In addition to ISBs, the hardware delay differences experienced by different frequencies in a single GNSS constellation, namely differential code biases (DCB) and differential phase biases (DPB), are also important sources of errors limiting GNSS-based PNT applications (Odolinski and Teunissen 2017b; Sanz et al. 2017). For example, the lumped effect of satellite and receiver DCB and DPB is generally considered a major source of error in ionospheric retrieval from GNSS observables (Brunini and Azpilicueta 2010). Fortunately, the satellite DCB and DPB are fairly stable over a considerable time for each GNSS constellation (Sardon et al. 1994). The variability of receiver DCB and DPB may be evident over a relatively short period, e.g., two hours to one day, due to temperature perturbations around the receivers (Zha et al. 2019; Zhang and Teunissen, 2015; Zhang et al. 2016). Thus, the handling of receiver DCB and DPB is important to ensure GNSS-derived ionospheric retrieval accuracy and reliability. Furthermore, precision and reliability of positioning and time and frequency transfer are also constrained by receiver DCB and DPB (Dach et al. 2002; Odolinski et al. 2015). With high-precision and high-reliability DCB and DPB, PPP and RTK, as well as PPP-RTK can reach even higher levels (Gao et al. 2017b; Odolinski and Teunissen 2017a; Psychas et al. 2019). Moreover, accurate calibration of DCB and DPB is an important prerequisite for time and frequency transfer based on GNSS (Defraigne and Baire 2011; Huang and Defraigne 2016).

**GIVEN INFORMATION:**

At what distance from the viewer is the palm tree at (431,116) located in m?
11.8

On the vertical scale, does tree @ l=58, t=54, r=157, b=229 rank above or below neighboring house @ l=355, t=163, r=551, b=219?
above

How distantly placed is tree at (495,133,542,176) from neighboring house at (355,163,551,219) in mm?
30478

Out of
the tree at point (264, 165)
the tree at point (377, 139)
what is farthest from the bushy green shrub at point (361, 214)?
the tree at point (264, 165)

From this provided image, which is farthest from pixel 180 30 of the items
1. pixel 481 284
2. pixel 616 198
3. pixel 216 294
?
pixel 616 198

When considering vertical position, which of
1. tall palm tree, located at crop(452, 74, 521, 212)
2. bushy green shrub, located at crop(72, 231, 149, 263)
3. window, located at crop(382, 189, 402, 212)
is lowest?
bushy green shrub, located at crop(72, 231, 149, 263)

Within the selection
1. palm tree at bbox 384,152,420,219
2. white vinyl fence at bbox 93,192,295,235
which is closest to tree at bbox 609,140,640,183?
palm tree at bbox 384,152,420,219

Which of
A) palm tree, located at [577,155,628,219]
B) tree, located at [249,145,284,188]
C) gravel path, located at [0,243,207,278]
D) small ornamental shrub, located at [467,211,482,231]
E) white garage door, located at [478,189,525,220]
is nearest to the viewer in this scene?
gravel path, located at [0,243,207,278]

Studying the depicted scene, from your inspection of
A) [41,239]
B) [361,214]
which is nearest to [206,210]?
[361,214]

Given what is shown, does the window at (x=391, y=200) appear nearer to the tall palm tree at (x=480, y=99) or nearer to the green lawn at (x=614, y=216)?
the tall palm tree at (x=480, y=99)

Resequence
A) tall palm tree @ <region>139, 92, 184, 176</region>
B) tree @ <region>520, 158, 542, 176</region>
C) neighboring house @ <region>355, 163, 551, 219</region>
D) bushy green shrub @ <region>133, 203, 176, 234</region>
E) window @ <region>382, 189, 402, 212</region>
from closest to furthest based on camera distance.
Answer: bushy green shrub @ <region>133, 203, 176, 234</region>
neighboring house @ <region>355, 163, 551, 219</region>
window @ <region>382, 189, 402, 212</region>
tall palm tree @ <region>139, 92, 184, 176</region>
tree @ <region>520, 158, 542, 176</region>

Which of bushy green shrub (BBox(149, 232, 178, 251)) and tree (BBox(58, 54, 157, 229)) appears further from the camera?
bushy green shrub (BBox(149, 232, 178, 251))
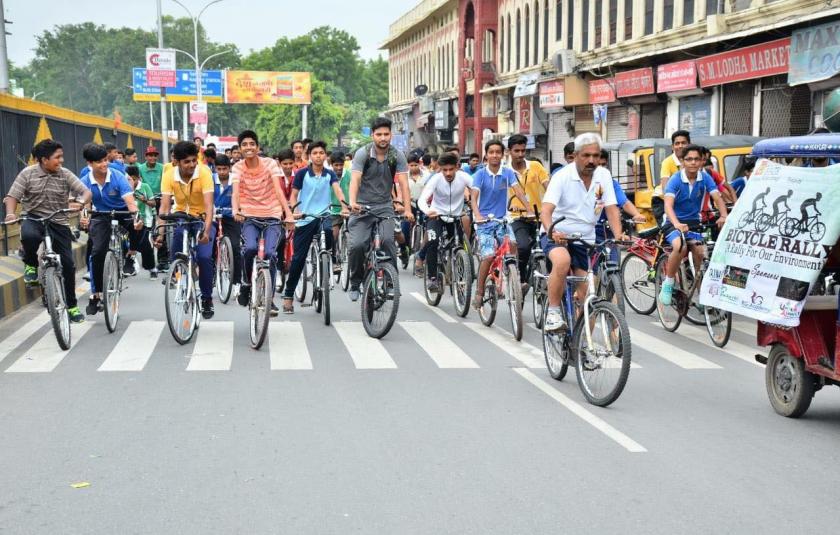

**PROBLEM:** Continue the passage on GNSS differential code and phase biases from the point where it stops. The records play no part in this.

**RESPONSE FOR THIS EXERCISE:**
Therefore, it is important to ascertain the intrinsic characteristics of receiver-related biases between BDS-3 and BDS-2, since they are treated, quite naturally, as one system. For this purpose, we first present a method that allows DCB, DPB, and ISBs to be estimated simultaneously and continuously. With this method, the characteristics of code and phase ISBs between BDS-3 and BDS-2, and the DCB and DPB of BDS-3 and BDS-2 are determined.

Calibration of receiver-related biases using multi-GNSS observables

The system of code and phase observation equations based on single-differenced (SD), serving as a starting point of developing the algorithm, reads (Odolinski et al. 2015)

$$\begin{aligned} & p_{{ab,j}}^{{s_{*} }} (i) = g_{{ab}}^{{s_{*} }} (i) \cdot x_{{ab}} (i) + dt_{{ab}} (i) + d_{{ab,j}}^{*} (i) + \mu _{j} l_{{ab}}^{{s_{*} }} + T_{{{{ab}} }}^{{s_{*} }} + \varepsilon _{{ab,j}}^{{s_{*} }} \\ & \phi _{{ab,j}}^{{s_{*} }} (i) = g_{{ab}}^{{s_{*} }} (i) \cdot x_{{ab}} (i) + dt_{{ab}} (i) + \delta _{{ab,j}}^{*} (i) - \mu _{j} l_{{ab}}^{{s_{*} }} + T_{{{{ab}} }}^{{s_{*} }} + \lambda _{j} z_{{ab,j}}^{{s_{*} }} + e_{{ab,j}}^{{s_{*} }} \\ \end{aligned}$$

(1)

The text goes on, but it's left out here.